Mit Informationen aus Kunstgeschichte und zeitgenössischer Kunst finden die Studierenden im Schaffensprozess Gemeinsamkeiten. „Einer meiner eigenen Professoren der Kunstakademie Düsseldorf, Jan Dibbets hat darauf hingewiesen, dass man sich quasi die eigene „Verwandtschaft“ in der Kunstgeschichte suchen kann“ erklärt Pfeiffer, „dass man sich mit der eigenen Fragestellung sozusagen einreiht in eine lange Reihe von Künstler*innen die sich schon mit ähnlichen Fragen beschäftigt haben.
Keine Themenvorgaben – im eigenen Leben umsehen
Große und installative Arbeiten werden zuerst zugeordnet, kleinere inhaltlich oder formal passende Werke vervollständigen das Gesamtbild. „Es gibt nie Vorgaben“, erklärt Pfeiffer, „und in diesem Jahr haben sich die Studierenden mit sehr vielen verschiedenen Themen beschäftigt und unterschiedlichste Materialien benutzt.“ Die Themen- und Materialfindung liegt dabei immer bei den Studierenden, die vom Team der Kunstprofessorin begleitet werden. Dabei finden sie über Fragen und Gespräche zu Formen und Inhalten ihrer Arbeiten. „Über diesen Werkprozess entdecken sie, was sie wirklich interessiert und nur so können Arbeiten entstehen die das eigene Interesse authentisch wiederspiegeln und beim Betrachter Neugier hervorrufen“, erläutert Pfeiffer. „Die Studierenden sehen sich im Grunde in ihrem eigenen Leben um.“ So entstehen beispielsweise Arbeiten, die aus Kindheitserinnerungen oder Traumbildern aber auch einfach aus Alltagsbeobachtungen herrühren, Fragen also, die in der Kunst seit jeher verhandelt werden. In anderen Fällen entstehen Projekte die aktuellen zeitgenössischen Themen auf der Spur sind, sei es das Feld der Geschlechteridentität, die Problematik von Klimakrise und Nachhaltigkeit, Fragen nach sozialer Gerechtigkeit und vieles andere mehr.

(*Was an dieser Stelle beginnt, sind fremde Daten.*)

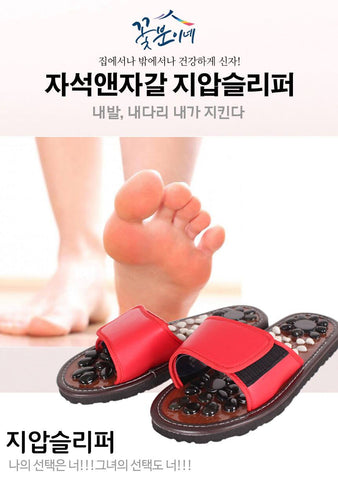 Unisex gravel acupressure slipper Health diet house shoes Foot Massage
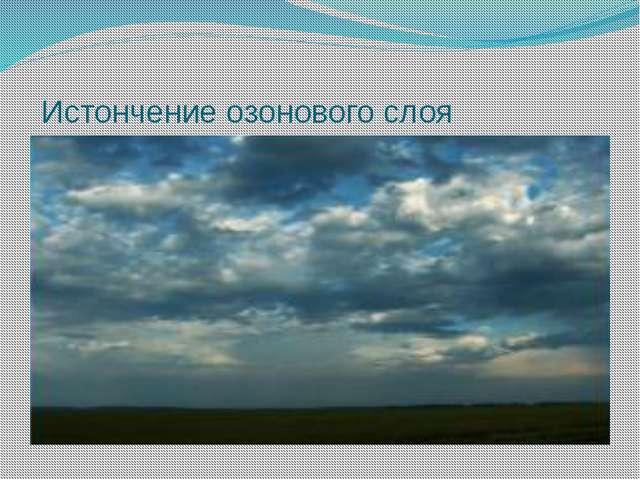 Истончение озонового слоя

Thema Familie in vielen Facetten
In der Ausstellung ´Screenshot` zeigt die Abteilung Kunst eine Momentaufnahme der Arbeiten mitten im Semester, wobei manche Arbeiten bereits abgeschlossen sind, andere jedoch noch weiterentwickelt werden. „Wir versuchen die verschiedenen Arbeiten in den Räumen zusammen zu komponieren“, sagt Pfeiffer, „das muss nicht immer für jeden ersichtlich sein, aber sie fügen sich gewissermaßen atmosphärisch zu einem sinnvollen Ganzen.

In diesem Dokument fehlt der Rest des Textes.